*What needs to be done*. Records follow. Pull out every line that contains "custom".

*Given entries*.
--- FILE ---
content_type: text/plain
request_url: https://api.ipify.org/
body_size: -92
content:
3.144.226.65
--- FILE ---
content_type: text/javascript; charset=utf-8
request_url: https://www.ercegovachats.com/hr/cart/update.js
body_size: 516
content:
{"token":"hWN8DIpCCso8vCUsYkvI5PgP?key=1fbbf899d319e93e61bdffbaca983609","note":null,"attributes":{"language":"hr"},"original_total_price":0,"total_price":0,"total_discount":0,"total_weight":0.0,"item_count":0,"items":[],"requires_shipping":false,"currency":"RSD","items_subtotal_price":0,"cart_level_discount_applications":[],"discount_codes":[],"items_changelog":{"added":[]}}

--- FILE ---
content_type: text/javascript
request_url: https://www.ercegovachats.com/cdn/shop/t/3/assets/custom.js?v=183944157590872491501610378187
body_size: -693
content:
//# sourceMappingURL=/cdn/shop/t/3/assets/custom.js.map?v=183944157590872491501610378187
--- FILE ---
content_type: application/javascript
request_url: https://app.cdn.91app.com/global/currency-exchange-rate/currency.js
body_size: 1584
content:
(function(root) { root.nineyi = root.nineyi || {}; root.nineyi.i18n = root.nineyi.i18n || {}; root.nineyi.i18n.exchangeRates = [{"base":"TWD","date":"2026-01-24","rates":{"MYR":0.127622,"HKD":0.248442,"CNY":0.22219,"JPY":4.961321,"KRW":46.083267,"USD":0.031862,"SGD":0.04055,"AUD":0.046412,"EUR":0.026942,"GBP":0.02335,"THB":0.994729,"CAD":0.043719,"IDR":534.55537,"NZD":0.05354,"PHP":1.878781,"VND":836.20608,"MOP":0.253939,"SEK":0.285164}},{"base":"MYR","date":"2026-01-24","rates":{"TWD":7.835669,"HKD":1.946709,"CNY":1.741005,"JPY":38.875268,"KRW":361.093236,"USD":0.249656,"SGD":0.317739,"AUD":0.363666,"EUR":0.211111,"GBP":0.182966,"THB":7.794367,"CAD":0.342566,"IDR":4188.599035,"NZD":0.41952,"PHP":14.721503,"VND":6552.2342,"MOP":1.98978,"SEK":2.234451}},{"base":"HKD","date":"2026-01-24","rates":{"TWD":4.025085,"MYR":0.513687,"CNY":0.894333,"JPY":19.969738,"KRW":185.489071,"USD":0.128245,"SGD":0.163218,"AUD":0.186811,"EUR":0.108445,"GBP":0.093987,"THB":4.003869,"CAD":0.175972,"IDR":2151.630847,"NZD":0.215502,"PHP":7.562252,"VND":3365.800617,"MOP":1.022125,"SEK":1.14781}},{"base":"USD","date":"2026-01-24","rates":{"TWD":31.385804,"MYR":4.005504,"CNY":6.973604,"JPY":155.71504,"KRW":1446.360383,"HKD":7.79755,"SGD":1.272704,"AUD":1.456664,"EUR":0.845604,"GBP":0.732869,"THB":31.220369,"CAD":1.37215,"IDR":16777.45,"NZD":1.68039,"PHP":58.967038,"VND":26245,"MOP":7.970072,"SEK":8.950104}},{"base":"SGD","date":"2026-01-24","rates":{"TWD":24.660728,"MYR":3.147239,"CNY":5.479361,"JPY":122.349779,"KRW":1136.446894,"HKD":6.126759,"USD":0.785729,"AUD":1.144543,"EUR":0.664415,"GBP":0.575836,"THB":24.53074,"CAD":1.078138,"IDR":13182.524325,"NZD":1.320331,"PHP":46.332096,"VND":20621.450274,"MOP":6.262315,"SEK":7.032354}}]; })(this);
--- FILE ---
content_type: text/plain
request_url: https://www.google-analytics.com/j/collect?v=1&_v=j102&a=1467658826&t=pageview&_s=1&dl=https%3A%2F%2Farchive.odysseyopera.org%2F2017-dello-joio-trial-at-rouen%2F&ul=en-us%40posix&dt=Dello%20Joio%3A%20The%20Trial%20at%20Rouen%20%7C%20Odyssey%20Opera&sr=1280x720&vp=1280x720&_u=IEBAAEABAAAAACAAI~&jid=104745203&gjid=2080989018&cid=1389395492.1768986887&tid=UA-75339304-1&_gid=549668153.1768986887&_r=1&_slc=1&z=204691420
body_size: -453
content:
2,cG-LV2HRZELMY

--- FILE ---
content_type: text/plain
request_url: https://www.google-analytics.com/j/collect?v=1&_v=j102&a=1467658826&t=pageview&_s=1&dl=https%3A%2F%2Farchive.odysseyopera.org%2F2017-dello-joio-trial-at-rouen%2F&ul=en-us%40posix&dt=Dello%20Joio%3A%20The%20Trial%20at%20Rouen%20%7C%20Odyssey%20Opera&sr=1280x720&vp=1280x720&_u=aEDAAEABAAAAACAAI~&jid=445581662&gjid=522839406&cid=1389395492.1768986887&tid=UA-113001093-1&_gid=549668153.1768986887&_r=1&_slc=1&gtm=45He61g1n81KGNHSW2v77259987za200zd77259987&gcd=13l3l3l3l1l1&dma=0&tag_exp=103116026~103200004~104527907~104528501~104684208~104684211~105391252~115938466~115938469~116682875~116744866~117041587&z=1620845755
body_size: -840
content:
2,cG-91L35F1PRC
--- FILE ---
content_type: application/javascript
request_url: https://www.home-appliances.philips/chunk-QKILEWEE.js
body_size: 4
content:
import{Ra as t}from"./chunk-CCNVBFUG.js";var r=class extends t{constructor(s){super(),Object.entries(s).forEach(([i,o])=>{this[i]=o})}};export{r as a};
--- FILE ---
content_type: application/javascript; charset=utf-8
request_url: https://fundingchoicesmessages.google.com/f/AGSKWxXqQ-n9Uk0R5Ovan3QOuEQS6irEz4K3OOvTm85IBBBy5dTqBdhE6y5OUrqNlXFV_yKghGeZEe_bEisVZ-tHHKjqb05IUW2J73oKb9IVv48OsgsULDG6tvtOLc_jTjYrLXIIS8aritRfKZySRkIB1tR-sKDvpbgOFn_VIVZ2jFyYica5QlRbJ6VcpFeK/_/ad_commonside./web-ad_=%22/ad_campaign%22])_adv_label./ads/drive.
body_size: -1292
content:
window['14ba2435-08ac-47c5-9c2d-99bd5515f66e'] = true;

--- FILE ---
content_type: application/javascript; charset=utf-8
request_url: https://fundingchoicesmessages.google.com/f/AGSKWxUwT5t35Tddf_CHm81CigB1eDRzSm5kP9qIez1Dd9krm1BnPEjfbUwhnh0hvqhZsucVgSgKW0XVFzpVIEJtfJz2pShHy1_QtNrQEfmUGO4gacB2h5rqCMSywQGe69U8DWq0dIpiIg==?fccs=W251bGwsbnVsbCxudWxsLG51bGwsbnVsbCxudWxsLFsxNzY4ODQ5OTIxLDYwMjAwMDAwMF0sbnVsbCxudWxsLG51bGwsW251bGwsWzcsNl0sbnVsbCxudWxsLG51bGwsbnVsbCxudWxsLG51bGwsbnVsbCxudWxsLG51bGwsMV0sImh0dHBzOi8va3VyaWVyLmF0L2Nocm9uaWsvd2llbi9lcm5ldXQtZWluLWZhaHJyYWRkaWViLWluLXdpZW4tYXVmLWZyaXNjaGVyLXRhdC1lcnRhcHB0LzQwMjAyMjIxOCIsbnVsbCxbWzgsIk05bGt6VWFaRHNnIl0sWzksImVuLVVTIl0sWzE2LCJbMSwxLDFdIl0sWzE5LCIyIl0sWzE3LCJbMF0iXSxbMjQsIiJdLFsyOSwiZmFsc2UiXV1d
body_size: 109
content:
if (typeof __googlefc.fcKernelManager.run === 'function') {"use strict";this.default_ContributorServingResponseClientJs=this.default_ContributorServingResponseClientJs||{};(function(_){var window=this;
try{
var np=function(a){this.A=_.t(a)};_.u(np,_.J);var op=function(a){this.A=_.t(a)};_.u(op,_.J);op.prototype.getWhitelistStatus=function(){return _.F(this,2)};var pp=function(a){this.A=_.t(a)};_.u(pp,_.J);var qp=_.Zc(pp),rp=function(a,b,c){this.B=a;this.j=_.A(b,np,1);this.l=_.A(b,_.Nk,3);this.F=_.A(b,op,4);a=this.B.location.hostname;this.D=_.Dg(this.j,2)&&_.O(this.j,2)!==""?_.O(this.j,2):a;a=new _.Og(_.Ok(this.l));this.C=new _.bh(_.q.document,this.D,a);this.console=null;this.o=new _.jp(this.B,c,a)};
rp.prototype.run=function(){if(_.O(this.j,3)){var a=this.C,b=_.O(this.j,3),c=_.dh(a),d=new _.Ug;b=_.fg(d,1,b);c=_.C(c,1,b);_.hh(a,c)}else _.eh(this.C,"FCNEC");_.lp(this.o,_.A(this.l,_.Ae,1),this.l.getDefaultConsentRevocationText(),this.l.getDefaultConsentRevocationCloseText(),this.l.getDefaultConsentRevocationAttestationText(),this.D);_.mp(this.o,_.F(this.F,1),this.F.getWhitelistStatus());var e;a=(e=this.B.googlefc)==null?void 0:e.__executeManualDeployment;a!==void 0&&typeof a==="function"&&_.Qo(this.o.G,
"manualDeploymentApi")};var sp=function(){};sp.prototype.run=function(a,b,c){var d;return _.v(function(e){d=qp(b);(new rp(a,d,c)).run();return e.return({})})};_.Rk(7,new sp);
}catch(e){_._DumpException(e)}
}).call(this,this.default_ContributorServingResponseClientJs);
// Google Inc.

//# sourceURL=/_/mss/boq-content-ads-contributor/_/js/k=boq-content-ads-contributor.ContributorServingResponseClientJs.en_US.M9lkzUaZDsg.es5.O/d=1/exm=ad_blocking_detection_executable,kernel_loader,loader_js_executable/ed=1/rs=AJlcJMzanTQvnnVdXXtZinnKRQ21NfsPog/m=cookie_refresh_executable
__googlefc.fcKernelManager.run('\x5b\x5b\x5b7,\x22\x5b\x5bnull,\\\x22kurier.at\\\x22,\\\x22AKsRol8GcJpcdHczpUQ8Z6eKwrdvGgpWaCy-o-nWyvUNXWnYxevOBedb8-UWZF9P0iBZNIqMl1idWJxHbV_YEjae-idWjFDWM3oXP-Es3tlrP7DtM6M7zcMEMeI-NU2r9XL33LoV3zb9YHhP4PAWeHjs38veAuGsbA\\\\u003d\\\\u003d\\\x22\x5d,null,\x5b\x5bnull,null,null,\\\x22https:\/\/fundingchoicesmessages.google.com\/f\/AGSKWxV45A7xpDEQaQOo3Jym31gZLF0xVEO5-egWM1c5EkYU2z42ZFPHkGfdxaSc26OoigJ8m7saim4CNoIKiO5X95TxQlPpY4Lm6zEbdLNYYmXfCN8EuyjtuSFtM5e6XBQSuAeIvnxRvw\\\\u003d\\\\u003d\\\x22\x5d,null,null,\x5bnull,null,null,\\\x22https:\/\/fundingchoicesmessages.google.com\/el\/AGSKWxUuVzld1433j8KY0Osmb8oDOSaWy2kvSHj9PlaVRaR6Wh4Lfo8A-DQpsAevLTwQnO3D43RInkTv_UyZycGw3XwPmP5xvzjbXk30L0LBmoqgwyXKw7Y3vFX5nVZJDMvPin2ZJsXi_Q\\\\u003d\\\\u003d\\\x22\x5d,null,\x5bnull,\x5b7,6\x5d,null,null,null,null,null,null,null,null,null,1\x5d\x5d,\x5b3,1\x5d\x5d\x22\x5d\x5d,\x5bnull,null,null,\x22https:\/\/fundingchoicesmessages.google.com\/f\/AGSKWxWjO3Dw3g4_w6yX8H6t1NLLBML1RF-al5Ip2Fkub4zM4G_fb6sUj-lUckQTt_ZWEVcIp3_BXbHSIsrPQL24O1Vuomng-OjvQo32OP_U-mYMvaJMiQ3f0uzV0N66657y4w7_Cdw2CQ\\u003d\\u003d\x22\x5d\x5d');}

*Answer for the task*.
request_url: https://www.ercegovachats.com/cdn/shop/t/3/assets/custom.js?v=183944157590872491501610378187
//# sourceMappingURL=/cdn/shop/t/3/assets/custom.js.map?v=183944157590872491501610378187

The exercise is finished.